Challenges beyond employer objections that could slow privately insured women's full use of contraceptive benefits are the focus of a recent commentary co-authored by Weisman and Chuang that is now online online, and also in the September/October print edition of Women's Health Issues. The researchers also offer suggestions for "making the most of first-dollar contraceptive coverage."

In particular, evidence suggests more women will choose highly effective long-acting reversible contraceptives (LARCs), such as intrauterine devices (IUDs), that previously would have been too expensive.

However, cost is not the only barrier women face when considering their contraceptive options. Many women may be uncertain about what their plans cover or unaware of the attributes of various methods now within their financial reach, according to Weisman and Chuang. Their primary care providers may not be trained in the provision of LARCs, and insertion of IUDs and implants may require referrals to obstetrician-gynecologists.
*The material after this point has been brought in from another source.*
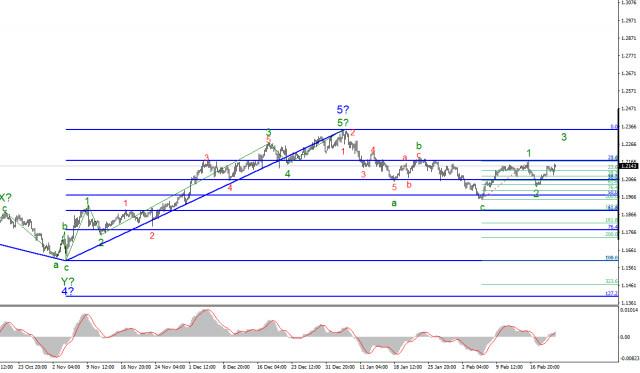 Анализ EUR/USD 22 февраля. Рынки будут стремиться двигать инструмента дальше вверх на этой неделе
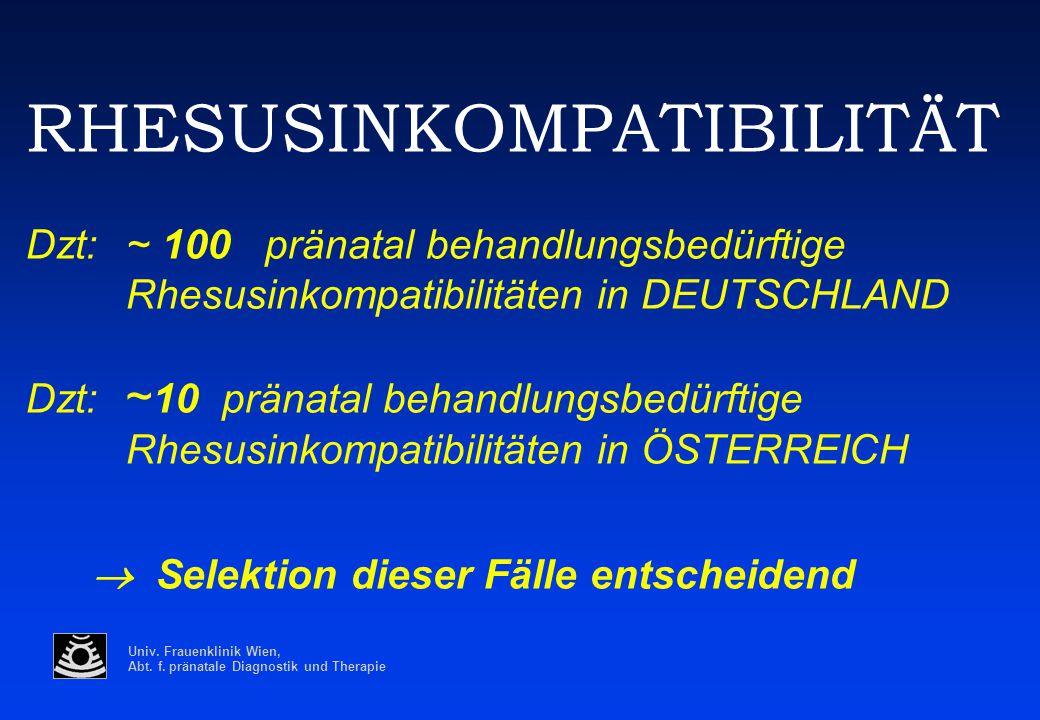 Univ. Frauenklinik Wien, Abt. f. pränatale Diagnostik und Therapie RHESUSINKOMPATIBILITÄT Dzt:~ 100 pränatal behandlungsbedürftige Rhesusinkompatibili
To address these challenges, the researchers recommend clear communication to the public about the Affordable Care Act contraceptive coverage mandate and to private-plan enrollees about their plans' contraceptive coverage. They also recommend training primary-care providers and creating seamless referral arrangements between these providers and those who can provide LARCs.
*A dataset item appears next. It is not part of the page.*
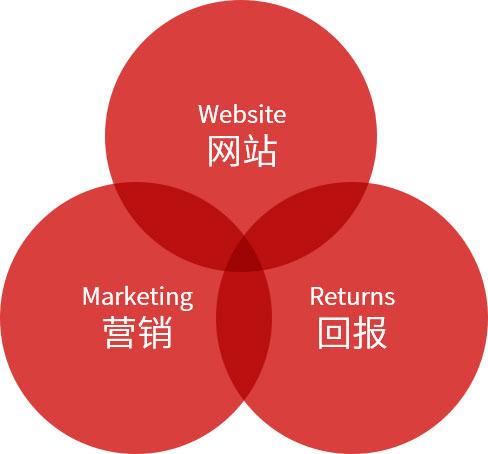 深圳高端網站制作服務商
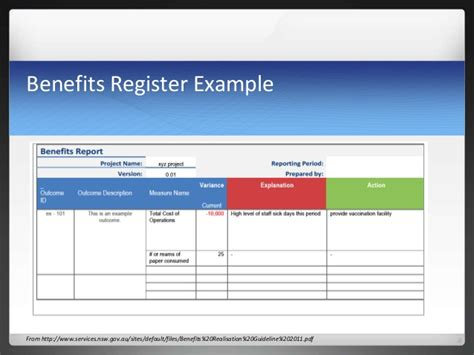 benefits realization plan template an introduction to benefits realization management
In addition, Weisman and Chuang call for the "design, assessment and dissemination of woman-centered information and decision tools to help women make optimal contraceptive choices in the context of their own life circumstances and preferences." Their commentary offers examples of current initiatives in Massachusetts and Pennsylvania to develop and disseminate such decision tools.

"All of the publicity about the Supreme Court's Hobby Lobby decision may have confused women who have first-dollar coverage through their employer's health insurance or through the new exchanges," said Weisman. "Women need accurate information about their coverage and about their contraceptive options so that they can obtain whatever contraceptive method best meets their needs. Avoiding unintended pregnancy is a key component of women's health that we should not lose sight of."